(Stored data entries)

┄┄┄┄┄┄┄┄┄┄

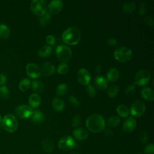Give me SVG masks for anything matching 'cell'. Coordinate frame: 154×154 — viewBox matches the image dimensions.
Here are the masks:
<instances>
[{
  "label": "cell",
  "instance_id": "6da1fadb",
  "mask_svg": "<svg viewBox=\"0 0 154 154\" xmlns=\"http://www.w3.org/2000/svg\"><path fill=\"white\" fill-rule=\"evenodd\" d=\"M87 129L94 133L100 132L105 128V122L102 116L94 114L88 117L85 122Z\"/></svg>",
  "mask_w": 154,
  "mask_h": 154
},
{
  "label": "cell",
  "instance_id": "7a4b0ae2",
  "mask_svg": "<svg viewBox=\"0 0 154 154\" xmlns=\"http://www.w3.org/2000/svg\"><path fill=\"white\" fill-rule=\"evenodd\" d=\"M81 37L80 30L75 26H72L66 29L62 34V39L64 43L69 45H77Z\"/></svg>",
  "mask_w": 154,
  "mask_h": 154
},
{
  "label": "cell",
  "instance_id": "3957f363",
  "mask_svg": "<svg viewBox=\"0 0 154 154\" xmlns=\"http://www.w3.org/2000/svg\"><path fill=\"white\" fill-rule=\"evenodd\" d=\"M133 53L131 49L128 47L121 46L116 49L114 52V57L116 60L120 63H125L131 60Z\"/></svg>",
  "mask_w": 154,
  "mask_h": 154
},
{
  "label": "cell",
  "instance_id": "277c9868",
  "mask_svg": "<svg viewBox=\"0 0 154 154\" xmlns=\"http://www.w3.org/2000/svg\"><path fill=\"white\" fill-rule=\"evenodd\" d=\"M2 126L7 132L13 133L18 128V122L16 117L11 114L5 115L1 120Z\"/></svg>",
  "mask_w": 154,
  "mask_h": 154
},
{
  "label": "cell",
  "instance_id": "5b68a950",
  "mask_svg": "<svg viewBox=\"0 0 154 154\" xmlns=\"http://www.w3.org/2000/svg\"><path fill=\"white\" fill-rule=\"evenodd\" d=\"M55 54L57 58L60 62L66 63L70 60L72 57V51L69 46L61 45L57 46Z\"/></svg>",
  "mask_w": 154,
  "mask_h": 154
},
{
  "label": "cell",
  "instance_id": "8992f818",
  "mask_svg": "<svg viewBox=\"0 0 154 154\" xmlns=\"http://www.w3.org/2000/svg\"><path fill=\"white\" fill-rule=\"evenodd\" d=\"M30 8L35 15L40 16L47 12L48 5L43 0H34L31 2Z\"/></svg>",
  "mask_w": 154,
  "mask_h": 154
},
{
  "label": "cell",
  "instance_id": "52a82bcc",
  "mask_svg": "<svg viewBox=\"0 0 154 154\" xmlns=\"http://www.w3.org/2000/svg\"><path fill=\"white\" fill-rule=\"evenodd\" d=\"M150 79V72L145 69H141L137 72L134 83L140 86H144L149 83Z\"/></svg>",
  "mask_w": 154,
  "mask_h": 154
},
{
  "label": "cell",
  "instance_id": "ba28073f",
  "mask_svg": "<svg viewBox=\"0 0 154 154\" xmlns=\"http://www.w3.org/2000/svg\"><path fill=\"white\" fill-rule=\"evenodd\" d=\"M146 110L145 104L140 100H135L131 106L129 112L131 114L135 117H140L142 116Z\"/></svg>",
  "mask_w": 154,
  "mask_h": 154
},
{
  "label": "cell",
  "instance_id": "9c48e42d",
  "mask_svg": "<svg viewBox=\"0 0 154 154\" xmlns=\"http://www.w3.org/2000/svg\"><path fill=\"white\" fill-rule=\"evenodd\" d=\"M15 114L20 119H25L30 117L33 112L32 108L26 105H21L17 106L14 110Z\"/></svg>",
  "mask_w": 154,
  "mask_h": 154
},
{
  "label": "cell",
  "instance_id": "30bf717a",
  "mask_svg": "<svg viewBox=\"0 0 154 154\" xmlns=\"http://www.w3.org/2000/svg\"><path fill=\"white\" fill-rule=\"evenodd\" d=\"M58 147L63 150H69L75 146L74 139L70 136H66L61 138L58 142Z\"/></svg>",
  "mask_w": 154,
  "mask_h": 154
},
{
  "label": "cell",
  "instance_id": "8fae6325",
  "mask_svg": "<svg viewBox=\"0 0 154 154\" xmlns=\"http://www.w3.org/2000/svg\"><path fill=\"white\" fill-rule=\"evenodd\" d=\"M76 78L78 81L84 85H88L91 80V76L89 72L84 68L80 69L78 71Z\"/></svg>",
  "mask_w": 154,
  "mask_h": 154
},
{
  "label": "cell",
  "instance_id": "7c38bea8",
  "mask_svg": "<svg viewBox=\"0 0 154 154\" xmlns=\"http://www.w3.org/2000/svg\"><path fill=\"white\" fill-rule=\"evenodd\" d=\"M26 72L28 76L31 78H38L41 76L42 73L38 66L34 63H29L26 66Z\"/></svg>",
  "mask_w": 154,
  "mask_h": 154
},
{
  "label": "cell",
  "instance_id": "4fadbf2b",
  "mask_svg": "<svg viewBox=\"0 0 154 154\" xmlns=\"http://www.w3.org/2000/svg\"><path fill=\"white\" fill-rule=\"evenodd\" d=\"M63 7V2L60 0H53L48 5V10L51 14H57L60 12Z\"/></svg>",
  "mask_w": 154,
  "mask_h": 154
},
{
  "label": "cell",
  "instance_id": "5bb4252c",
  "mask_svg": "<svg viewBox=\"0 0 154 154\" xmlns=\"http://www.w3.org/2000/svg\"><path fill=\"white\" fill-rule=\"evenodd\" d=\"M136 126V121L132 117H128L123 123L122 130L125 132H131L135 129Z\"/></svg>",
  "mask_w": 154,
  "mask_h": 154
},
{
  "label": "cell",
  "instance_id": "9a60e30c",
  "mask_svg": "<svg viewBox=\"0 0 154 154\" xmlns=\"http://www.w3.org/2000/svg\"><path fill=\"white\" fill-rule=\"evenodd\" d=\"M40 71L41 73L45 76H49L55 73V67L51 63L46 62L42 65Z\"/></svg>",
  "mask_w": 154,
  "mask_h": 154
},
{
  "label": "cell",
  "instance_id": "2e32d148",
  "mask_svg": "<svg viewBox=\"0 0 154 154\" xmlns=\"http://www.w3.org/2000/svg\"><path fill=\"white\" fill-rule=\"evenodd\" d=\"M94 85L99 90H105L108 87V81L102 75H97L94 81Z\"/></svg>",
  "mask_w": 154,
  "mask_h": 154
},
{
  "label": "cell",
  "instance_id": "e0dca14e",
  "mask_svg": "<svg viewBox=\"0 0 154 154\" xmlns=\"http://www.w3.org/2000/svg\"><path fill=\"white\" fill-rule=\"evenodd\" d=\"M73 136L78 140H84L87 138L88 134L86 130L81 128H78L74 129L73 132Z\"/></svg>",
  "mask_w": 154,
  "mask_h": 154
},
{
  "label": "cell",
  "instance_id": "ac0fdd59",
  "mask_svg": "<svg viewBox=\"0 0 154 154\" xmlns=\"http://www.w3.org/2000/svg\"><path fill=\"white\" fill-rule=\"evenodd\" d=\"M28 102L31 108H37L41 103V98L40 96L36 93H33L30 95L28 99Z\"/></svg>",
  "mask_w": 154,
  "mask_h": 154
},
{
  "label": "cell",
  "instance_id": "d6986e66",
  "mask_svg": "<svg viewBox=\"0 0 154 154\" xmlns=\"http://www.w3.org/2000/svg\"><path fill=\"white\" fill-rule=\"evenodd\" d=\"M42 147L47 153H51L55 149V146L53 141L49 138H44L42 140Z\"/></svg>",
  "mask_w": 154,
  "mask_h": 154
},
{
  "label": "cell",
  "instance_id": "ffe728a7",
  "mask_svg": "<svg viewBox=\"0 0 154 154\" xmlns=\"http://www.w3.org/2000/svg\"><path fill=\"white\" fill-rule=\"evenodd\" d=\"M141 96L143 99L148 101H153L154 99L153 90L150 87H144L141 91Z\"/></svg>",
  "mask_w": 154,
  "mask_h": 154
},
{
  "label": "cell",
  "instance_id": "44dd1931",
  "mask_svg": "<svg viewBox=\"0 0 154 154\" xmlns=\"http://www.w3.org/2000/svg\"><path fill=\"white\" fill-rule=\"evenodd\" d=\"M119 78V72L118 70L116 68H111L109 69L107 75H106V79L109 82H116Z\"/></svg>",
  "mask_w": 154,
  "mask_h": 154
},
{
  "label": "cell",
  "instance_id": "7402d4cb",
  "mask_svg": "<svg viewBox=\"0 0 154 154\" xmlns=\"http://www.w3.org/2000/svg\"><path fill=\"white\" fill-rule=\"evenodd\" d=\"M44 119L45 116L43 113L38 109L34 111L31 116V120L34 123H40L44 120Z\"/></svg>",
  "mask_w": 154,
  "mask_h": 154
},
{
  "label": "cell",
  "instance_id": "603a6c76",
  "mask_svg": "<svg viewBox=\"0 0 154 154\" xmlns=\"http://www.w3.org/2000/svg\"><path fill=\"white\" fill-rule=\"evenodd\" d=\"M52 105L55 111L61 112L64 108V102L62 99L55 97L52 101Z\"/></svg>",
  "mask_w": 154,
  "mask_h": 154
},
{
  "label": "cell",
  "instance_id": "cb8c5ba5",
  "mask_svg": "<svg viewBox=\"0 0 154 154\" xmlns=\"http://www.w3.org/2000/svg\"><path fill=\"white\" fill-rule=\"evenodd\" d=\"M52 52V48L51 46L44 45L42 46L38 51L37 54L39 57L45 58L49 56Z\"/></svg>",
  "mask_w": 154,
  "mask_h": 154
},
{
  "label": "cell",
  "instance_id": "d4e9b609",
  "mask_svg": "<svg viewBox=\"0 0 154 154\" xmlns=\"http://www.w3.org/2000/svg\"><path fill=\"white\" fill-rule=\"evenodd\" d=\"M52 15L49 12H46L42 16H39L38 19V23L41 27H45L51 21Z\"/></svg>",
  "mask_w": 154,
  "mask_h": 154
},
{
  "label": "cell",
  "instance_id": "484cf974",
  "mask_svg": "<svg viewBox=\"0 0 154 154\" xmlns=\"http://www.w3.org/2000/svg\"><path fill=\"white\" fill-rule=\"evenodd\" d=\"M116 111L119 116L123 118H126L129 115V109L125 105L120 104L116 107Z\"/></svg>",
  "mask_w": 154,
  "mask_h": 154
},
{
  "label": "cell",
  "instance_id": "4316f807",
  "mask_svg": "<svg viewBox=\"0 0 154 154\" xmlns=\"http://www.w3.org/2000/svg\"><path fill=\"white\" fill-rule=\"evenodd\" d=\"M31 86L32 89L34 91H35L36 93H42L45 88L43 83L41 81L38 80V79L34 80L32 82V83L31 84Z\"/></svg>",
  "mask_w": 154,
  "mask_h": 154
},
{
  "label": "cell",
  "instance_id": "83f0119b",
  "mask_svg": "<svg viewBox=\"0 0 154 154\" xmlns=\"http://www.w3.org/2000/svg\"><path fill=\"white\" fill-rule=\"evenodd\" d=\"M136 8V4L134 2L132 1H129V2H125L123 7H122V10L125 13L129 14L132 13Z\"/></svg>",
  "mask_w": 154,
  "mask_h": 154
},
{
  "label": "cell",
  "instance_id": "f1b7e54d",
  "mask_svg": "<svg viewBox=\"0 0 154 154\" xmlns=\"http://www.w3.org/2000/svg\"><path fill=\"white\" fill-rule=\"evenodd\" d=\"M121 122V120L119 117L117 116H110L107 120V124L109 127L116 128L117 127Z\"/></svg>",
  "mask_w": 154,
  "mask_h": 154
},
{
  "label": "cell",
  "instance_id": "f546056e",
  "mask_svg": "<svg viewBox=\"0 0 154 154\" xmlns=\"http://www.w3.org/2000/svg\"><path fill=\"white\" fill-rule=\"evenodd\" d=\"M10 35V30L5 24L0 25V37L3 39H7Z\"/></svg>",
  "mask_w": 154,
  "mask_h": 154
},
{
  "label": "cell",
  "instance_id": "4dcf8cb0",
  "mask_svg": "<svg viewBox=\"0 0 154 154\" xmlns=\"http://www.w3.org/2000/svg\"><path fill=\"white\" fill-rule=\"evenodd\" d=\"M68 90V87L66 84H60L55 89V93L57 96H64Z\"/></svg>",
  "mask_w": 154,
  "mask_h": 154
},
{
  "label": "cell",
  "instance_id": "1f68e13d",
  "mask_svg": "<svg viewBox=\"0 0 154 154\" xmlns=\"http://www.w3.org/2000/svg\"><path fill=\"white\" fill-rule=\"evenodd\" d=\"M31 87V81L28 78L22 79L19 84V88L21 91H25L28 90Z\"/></svg>",
  "mask_w": 154,
  "mask_h": 154
},
{
  "label": "cell",
  "instance_id": "d6a6232c",
  "mask_svg": "<svg viewBox=\"0 0 154 154\" xmlns=\"http://www.w3.org/2000/svg\"><path fill=\"white\" fill-rule=\"evenodd\" d=\"M119 91V87L117 85H111L109 86L108 91H107V94L109 98H113L116 97V96L117 94Z\"/></svg>",
  "mask_w": 154,
  "mask_h": 154
},
{
  "label": "cell",
  "instance_id": "836d02e7",
  "mask_svg": "<svg viewBox=\"0 0 154 154\" xmlns=\"http://www.w3.org/2000/svg\"><path fill=\"white\" fill-rule=\"evenodd\" d=\"M10 97V92L8 88L5 85L0 87V97L3 99H8Z\"/></svg>",
  "mask_w": 154,
  "mask_h": 154
},
{
  "label": "cell",
  "instance_id": "e575fe53",
  "mask_svg": "<svg viewBox=\"0 0 154 154\" xmlns=\"http://www.w3.org/2000/svg\"><path fill=\"white\" fill-rule=\"evenodd\" d=\"M69 70V65L67 63H61L60 64L57 69V71L58 73L63 75L66 73Z\"/></svg>",
  "mask_w": 154,
  "mask_h": 154
},
{
  "label": "cell",
  "instance_id": "d590c367",
  "mask_svg": "<svg viewBox=\"0 0 154 154\" xmlns=\"http://www.w3.org/2000/svg\"><path fill=\"white\" fill-rule=\"evenodd\" d=\"M148 139H149V136L147 132L144 130L141 131L140 132L139 136H138V140L140 143L142 144H144L147 142Z\"/></svg>",
  "mask_w": 154,
  "mask_h": 154
},
{
  "label": "cell",
  "instance_id": "8d00e7d4",
  "mask_svg": "<svg viewBox=\"0 0 154 154\" xmlns=\"http://www.w3.org/2000/svg\"><path fill=\"white\" fill-rule=\"evenodd\" d=\"M86 92L89 97H94L96 94V89L93 85H88L86 89Z\"/></svg>",
  "mask_w": 154,
  "mask_h": 154
},
{
  "label": "cell",
  "instance_id": "74e56055",
  "mask_svg": "<svg viewBox=\"0 0 154 154\" xmlns=\"http://www.w3.org/2000/svg\"><path fill=\"white\" fill-rule=\"evenodd\" d=\"M136 90V87L134 84H131L127 86L125 89V93L128 96L133 95Z\"/></svg>",
  "mask_w": 154,
  "mask_h": 154
},
{
  "label": "cell",
  "instance_id": "f35d334b",
  "mask_svg": "<svg viewBox=\"0 0 154 154\" xmlns=\"http://www.w3.org/2000/svg\"><path fill=\"white\" fill-rule=\"evenodd\" d=\"M147 11V3L142 2L138 7V13L141 16H143Z\"/></svg>",
  "mask_w": 154,
  "mask_h": 154
},
{
  "label": "cell",
  "instance_id": "ab89813d",
  "mask_svg": "<svg viewBox=\"0 0 154 154\" xmlns=\"http://www.w3.org/2000/svg\"><path fill=\"white\" fill-rule=\"evenodd\" d=\"M69 102L74 108H78L79 106V103L78 100L73 96H71L69 98Z\"/></svg>",
  "mask_w": 154,
  "mask_h": 154
},
{
  "label": "cell",
  "instance_id": "60d3db41",
  "mask_svg": "<svg viewBox=\"0 0 154 154\" xmlns=\"http://www.w3.org/2000/svg\"><path fill=\"white\" fill-rule=\"evenodd\" d=\"M81 123V118L79 116H75L72 120V125L73 127H77L79 126Z\"/></svg>",
  "mask_w": 154,
  "mask_h": 154
},
{
  "label": "cell",
  "instance_id": "b9f144b4",
  "mask_svg": "<svg viewBox=\"0 0 154 154\" xmlns=\"http://www.w3.org/2000/svg\"><path fill=\"white\" fill-rule=\"evenodd\" d=\"M145 154H154V146L152 143L148 144L144 149Z\"/></svg>",
  "mask_w": 154,
  "mask_h": 154
},
{
  "label": "cell",
  "instance_id": "7bdbcfd3",
  "mask_svg": "<svg viewBox=\"0 0 154 154\" xmlns=\"http://www.w3.org/2000/svg\"><path fill=\"white\" fill-rule=\"evenodd\" d=\"M55 38L53 35H49L46 37V42L48 44V45H54L55 43Z\"/></svg>",
  "mask_w": 154,
  "mask_h": 154
},
{
  "label": "cell",
  "instance_id": "ee69618b",
  "mask_svg": "<svg viewBox=\"0 0 154 154\" xmlns=\"http://www.w3.org/2000/svg\"><path fill=\"white\" fill-rule=\"evenodd\" d=\"M106 43L109 46L113 47V46H115L116 45H117V40L115 38L110 37V38H108V40H106Z\"/></svg>",
  "mask_w": 154,
  "mask_h": 154
},
{
  "label": "cell",
  "instance_id": "f6af8a7d",
  "mask_svg": "<svg viewBox=\"0 0 154 154\" xmlns=\"http://www.w3.org/2000/svg\"><path fill=\"white\" fill-rule=\"evenodd\" d=\"M144 22L148 26H152L154 23L153 18L150 16H146L144 18Z\"/></svg>",
  "mask_w": 154,
  "mask_h": 154
},
{
  "label": "cell",
  "instance_id": "bcb514c9",
  "mask_svg": "<svg viewBox=\"0 0 154 154\" xmlns=\"http://www.w3.org/2000/svg\"><path fill=\"white\" fill-rule=\"evenodd\" d=\"M7 81V77L3 73H0V85H4Z\"/></svg>",
  "mask_w": 154,
  "mask_h": 154
},
{
  "label": "cell",
  "instance_id": "7dc6e473",
  "mask_svg": "<svg viewBox=\"0 0 154 154\" xmlns=\"http://www.w3.org/2000/svg\"><path fill=\"white\" fill-rule=\"evenodd\" d=\"M104 134H105V135L106 137L110 138V137H112V135H113V132H112V131H111L110 129H105V131Z\"/></svg>",
  "mask_w": 154,
  "mask_h": 154
},
{
  "label": "cell",
  "instance_id": "c3c4849f",
  "mask_svg": "<svg viewBox=\"0 0 154 154\" xmlns=\"http://www.w3.org/2000/svg\"><path fill=\"white\" fill-rule=\"evenodd\" d=\"M101 70H102V68H101V66L100 65H96V66L95 71L97 73H99L101 72Z\"/></svg>",
  "mask_w": 154,
  "mask_h": 154
},
{
  "label": "cell",
  "instance_id": "681fc988",
  "mask_svg": "<svg viewBox=\"0 0 154 154\" xmlns=\"http://www.w3.org/2000/svg\"><path fill=\"white\" fill-rule=\"evenodd\" d=\"M1 120H2V117H1V115H0V123L1 122Z\"/></svg>",
  "mask_w": 154,
  "mask_h": 154
},
{
  "label": "cell",
  "instance_id": "f907efd6",
  "mask_svg": "<svg viewBox=\"0 0 154 154\" xmlns=\"http://www.w3.org/2000/svg\"><path fill=\"white\" fill-rule=\"evenodd\" d=\"M134 154H141V153H139V152H138V153H134Z\"/></svg>",
  "mask_w": 154,
  "mask_h": 154
},
{
  "label": "cell",
  "instance_id": "816d5d0a",
  "mask_svg": "<svg viewBox=\"0 0 154 154\" xmlns=\"http://www.w3.org/2000/svg\"><path fill=\"white\" fill-rule=\"evenodd\" d=\"M71 154H79V153H71Z\"/></svg>",
  "mask_w": 154,
  "mask_h": 154
}]
</instances>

┄┄┄┄┄┄┄┄┄┄

# Job
Reproduce these lines from the first one through the line that contains "53L131 49L128 47L121", including that line. Leave the pictures out of your answer.

# Exercise response
Give me SVG masks for anything matching 'cell'. Coordinate frame: 154×154 — viewBox matches the image dimensions.
Here are the masks:
<instances>
[{
  "label": "cell",
  "instance_id": "6da1fadb",
  "mask_svg": "<svg viewBox=\"0 0 154 154\" xmlns=\"http://www.w3.org/2000/svg\"><path fill=\"white\" fill-rule=\"evenodd\" d=\"M87 129L94 133L100 132L105 128V122L102 116L94 114L88 117L85 122Z\"/></svg>",
  "mask_w": 154,
  "mask_h": 154
},
{
  "label": "cell",
  "instance_id": "7a4b0ae2",
  "mask_svg": "<svg viewBox=\"0 0 154 154\" xmlns=\"http://www.w3.org/2000/svg\"><path fill=\"white\" fill-rule=\"evenodd\" d=\"M81 37L80 30L75 26H72L66 29L62 34V39L64 43L69 45H77Z\"/></svg>",
  "mask_w": 154,
  "mask_h": 154
},
{
  "label": "cell",
  "instance_id": "3957f363",
  "mask_svg": "<svg viewBox=\"0 0 154 154\" xmlns=\"http://www.w3.org/2000/svg\"><path fill=\"white\" fill-rule=\"evenodd\" d=\"M133 53L131 49L128 47L121 46L116 49L114 52V57L116 60L120 63H125L131 60Z\"/></svg>",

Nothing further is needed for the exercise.